RECORDS FOR PROCESSING =>
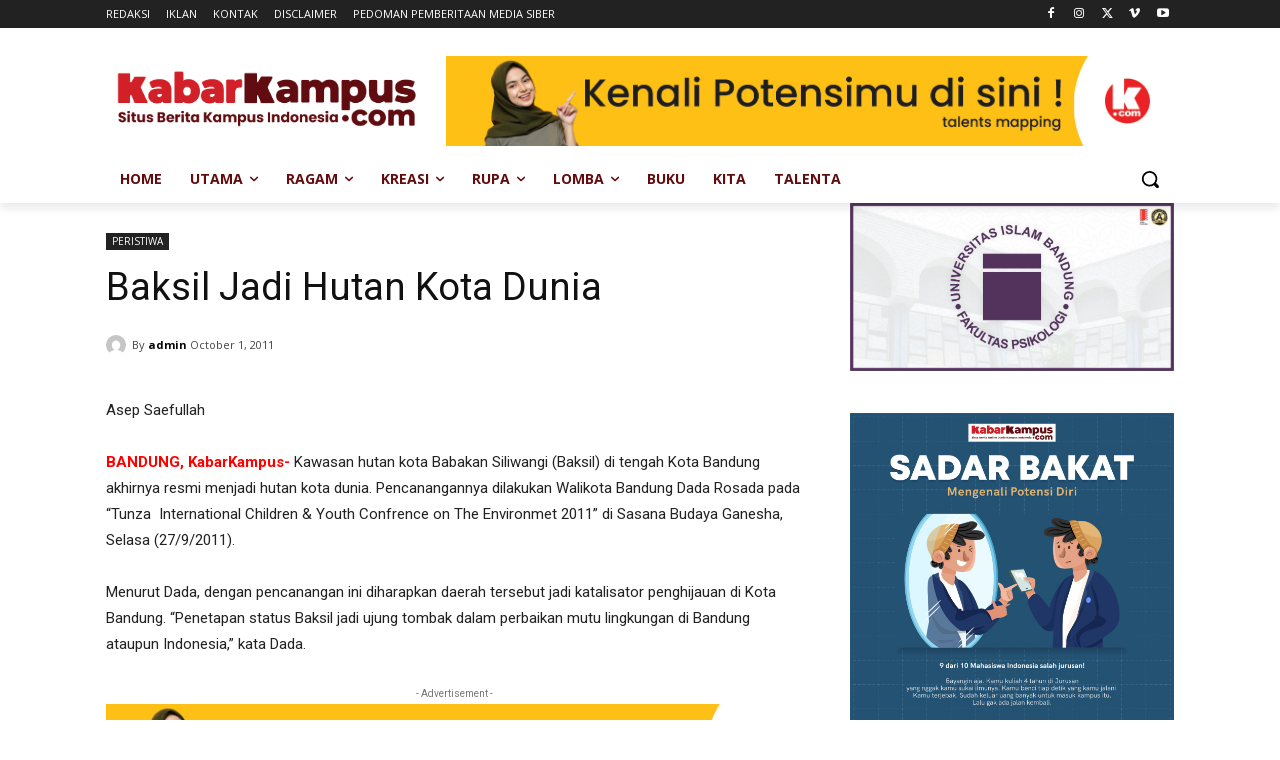

--- FILE ---
content_type: text/html; charset=UTF-8
request_url: https://kabarkampus.com/wp-admin/admin-ajax.php?td_theme_name=Newspaper&v=12.6.6
body_size: 10
content:
{"45":179}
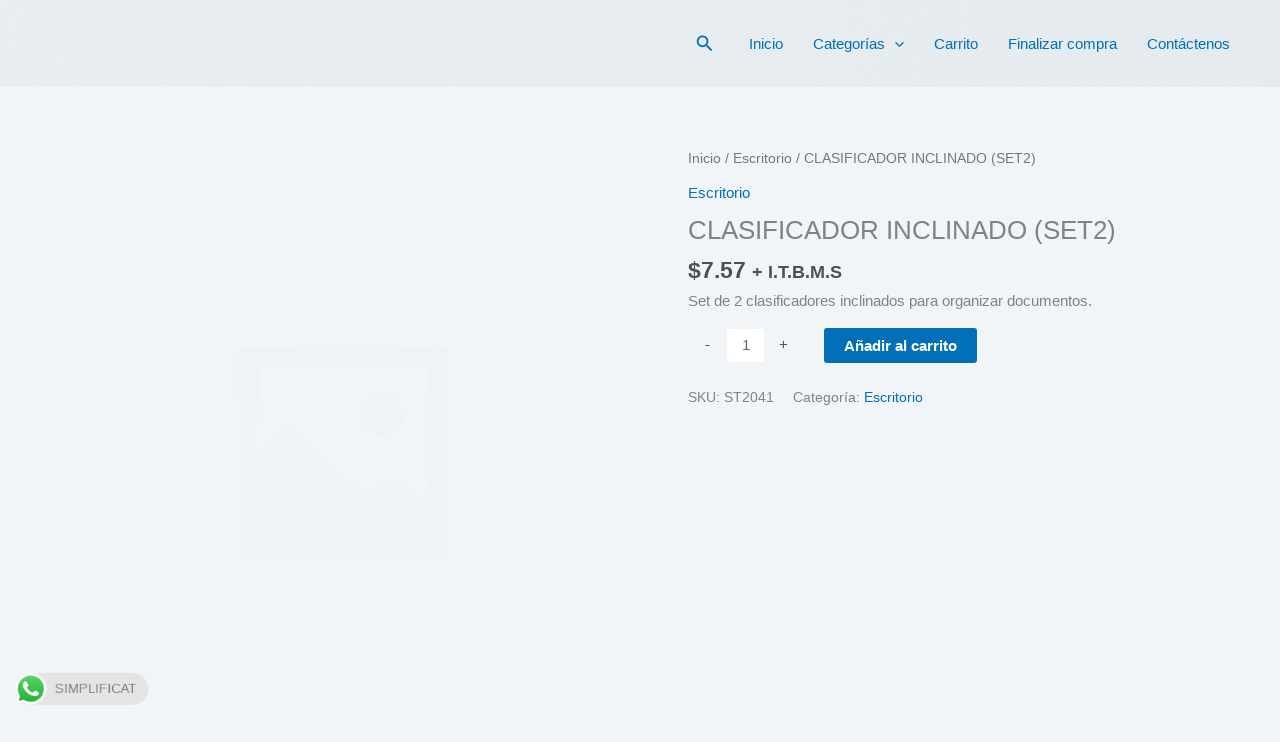

--- FILE ---
content_type: image/svg+xml
request_url: https://simplificat.com/wp-content/uploads/2024/05/logo_svg_azul.svg
body_size: 57502
content:
<svg xmlns="http://www.w3.org/2000/svg" xmlns:xlink="http://www.w3.org/1999/xlink" width="731" height="140" viewBox="0 0 731 140">
  <image id="Capa_1" data-name="Capa 1" x="3" y="4" width="726" height="130" xlink:href="[data-uri]"/>
</svg>
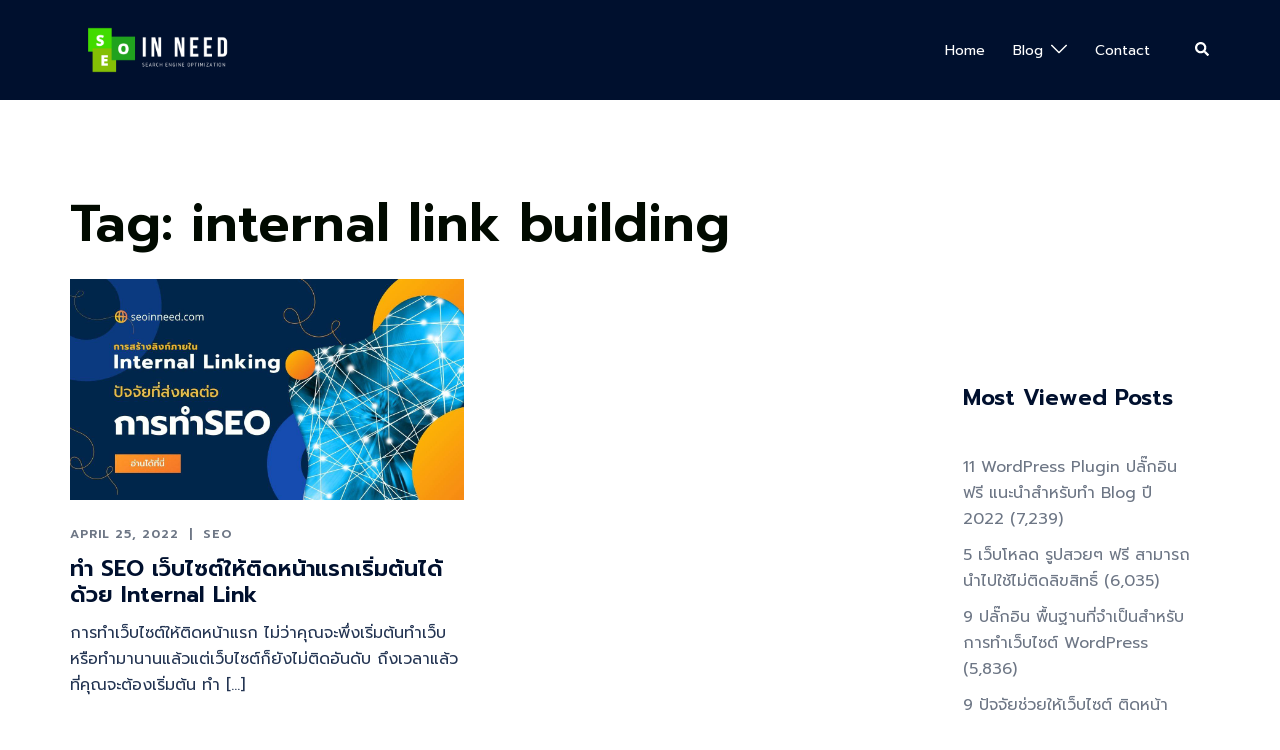

--- FILE ---
content_type: text/html; charset=utf-8
request_url: https://www.google.com/recaptcha/api2/aframe
body_size: 268
content:
<!DOCTYPE HTML><html><head><meta http-equiv="content-type" content="text/html; charset=UTF-8"></head><body><script nonce="ryqJ5PVhUB7xc9V735HXqw">/** Anti-fraud and anti-abuse applications only. See google.com/recaptcha */ try{var clients={'sodar':'https://pagead2.googlesyndication.com/pagead/sodar?'};window.addEventListener("message",function(a){try{if(a.source===window.parent){var b=JSON.parse(a.data);var c=clients[b['id']];if(c){var d=document.createElement('img');d.src=c+b['params']+'&rc='+(localStorage.getItem("rc::a")?sessionStorage.getItem("rc::b"):"");window.document.body.appendChild(d);sessionStorage.setItem("rc::e",parseInt(sessionStorage.getItem("rc::e")||0)+1);localStorage.setItem("rc::h",'1770062625130');}}}catch(b){}});window.parent.postMessage("_grecaptcha_ready", "*");}catch(b){}</script></body></html>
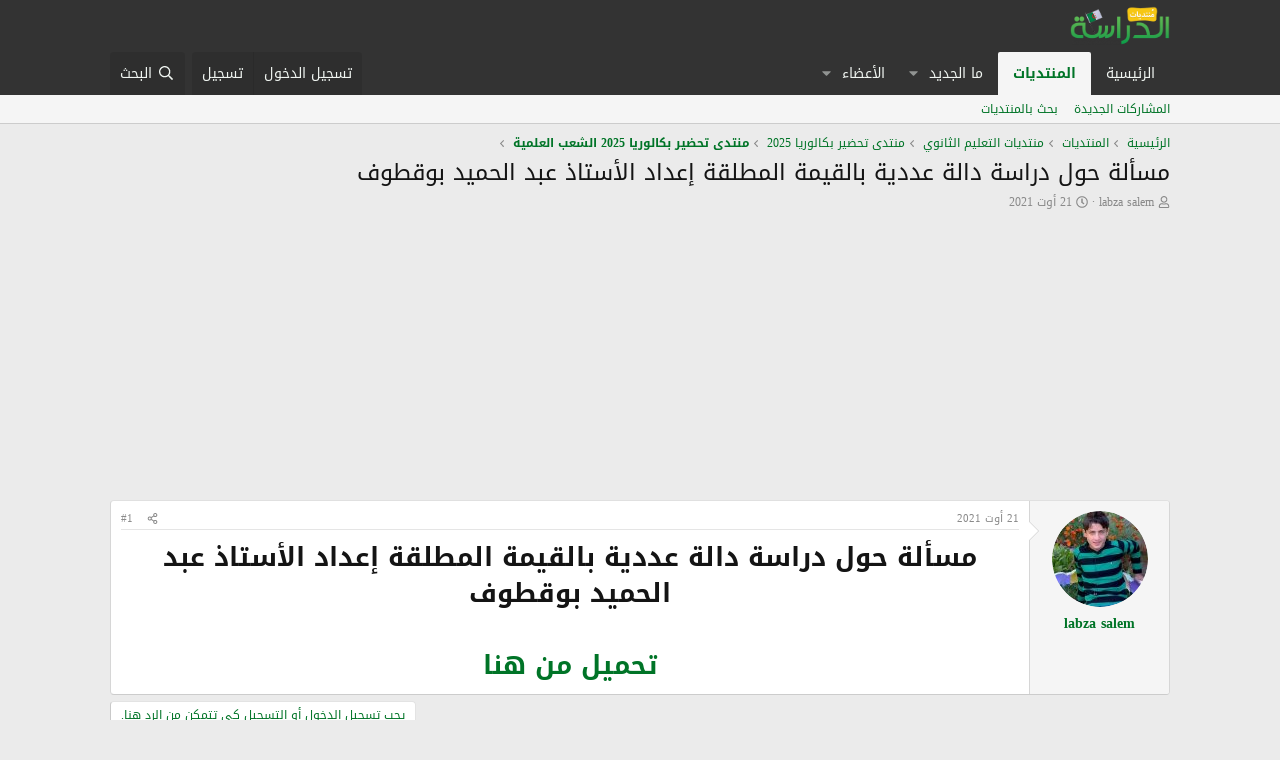

--- FILE ---
content_type: text/html; charset=utf-8
request_url: https://www.google.com/recaptcha/api2/aframe
body_size: 267
content:
<!DOCTYPE HTML><html><head><meta http-equiv="content-type" content="text/html; charset=UTF-8"></head><body><script nonce="daijoUZUtx1vIFVh9k7dHg">/** Anti-fraud and anti-abuse applications only. See google.com/recaptcha */ try{var clients={'sodar':'https://pagead2.googlesyndication.com/pagead/sodar?'};window.addEventListener("message",function(a){try{if(a.source===window.parent){var b=JSON.parse(a.data);var c=clients[b['id']];if(c){var d=document.createElement('img');d.src=c+b['params']+'&rc='+(localStorage.getItem("rc::a")?sessionStorage.getItem("rc::b"):"");window.document.body.appendChild(d);sessionStorage.setItem("rc::e",parseInt(sessionStorage.getItem("rc::e")||0)+1);localStorage.setItem("rc::h",'1769020848995');}}}catch(b){}});window.parent.postMessage("_grecaptcha_ready", "*");}catch(b){}</script></body></html>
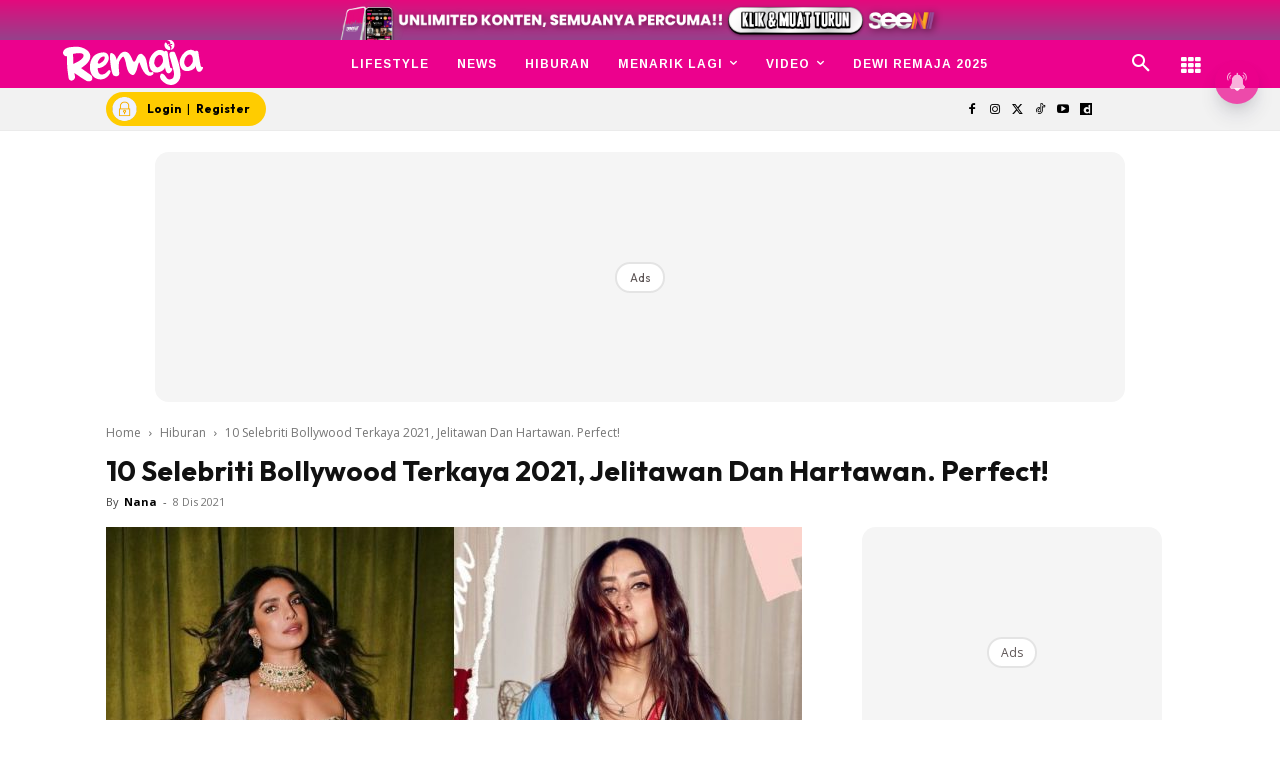

--- FILE ---
content_type: text/html; charset=utf-8
request_url: https://www.google.com/recaptcha/api2/aframe
body_size: 182
content:
<!DOCTYPE HTML><html><head><meta http-equiv="content-type" content="text/html; charset=UTF-8"></head><body><script nonce="AhB-uUf33Sv_d3_wIEzMmg">/** Anti-fraud and anti-abuse applications only. See google.com/recaptcha */ try{var clients={'sodar':'https://pagead2.googlesyndication.com/pagead/sodar?'};window.addEventListener("message",function(a){try{if(a.source===window.parent){var b=JSON.parse(a.data);var c=clients[b['id']];if(c){var d=document.createElement('img');d.src=c+b['params']+'&rc='+(localStorage.getItem("rc::a")?sessionStorage.getItem("rc::b"):"");window.document.body.appendChild(d);sessionStorage.setItem("rc::e",parseInt(sessionStorage.getItem("rc::e")||0)+1);localStorage.setItem("rc::h",'1769063299232');}}}catch(b){}});window.parent.postMessage("_grecaptcha_ready", "*");}catch(b){}</script></body></html>

--- FILE ---
content_type: application/javascript; charset=utf-8
request_url: https://fundingchoicesmessages.google.com/f/AGSKWxXD7FBDE8itSLc_ngEpxmiYiepJuOZ_VxCb_1795FMZWLJKXx-Cwwe113_Hturoo75PrLNzKGqpZZ9PXXZ4bzcF0hvVjZledv09SZ5crwu_Zs5ZMo0Hc4obaHI9AMuBkx6eq1ClkMHF2rowq6F6GIoQAY0b08R-wB1DxcQftsLFI5teHoLEsUQKOaiq/_-simple-ads./ads.bmp?script,domain=pornhd.com/adops./ad728x90.
body_size: -1291
content:
window['e815059a-1a18-407e-a1b8-1a1f88e747de'] = true;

TRY IT => Write out again only the lines from the one with "content_type: application/javascript; charset=utf-8" through the last line of the records above. Keep every word as it stands.

ANSWER SPACE =>
content_type: application/javascript; charset=utf-8
request_url: https://fundingchoicesmessages.google.com/f/AGSKWxXD7FBDE8itSLc_ngEpxmiYiepJuOZ_VxCb_1795FMZWLJKXx-Cwwe113_Hturoo75PrLNzKGqpZZ9PXXZ4bzcF0hvVjZledv09SZ5crwu_Zs5ZMo0Hc4obaHI9AMuBkx6eq1ClkMHF2rowq6F6GIoQAY0b08R-wB1DxcQftsLFI5teHoLEsUQKOaiq/_-simple-ads./ads.bmp?script,domain=pornhd.com/adops./ad728x90.
body_size: -1291
content:
window['e815059a-1a18-407e-a1b8-1a1f88e747de'] = true;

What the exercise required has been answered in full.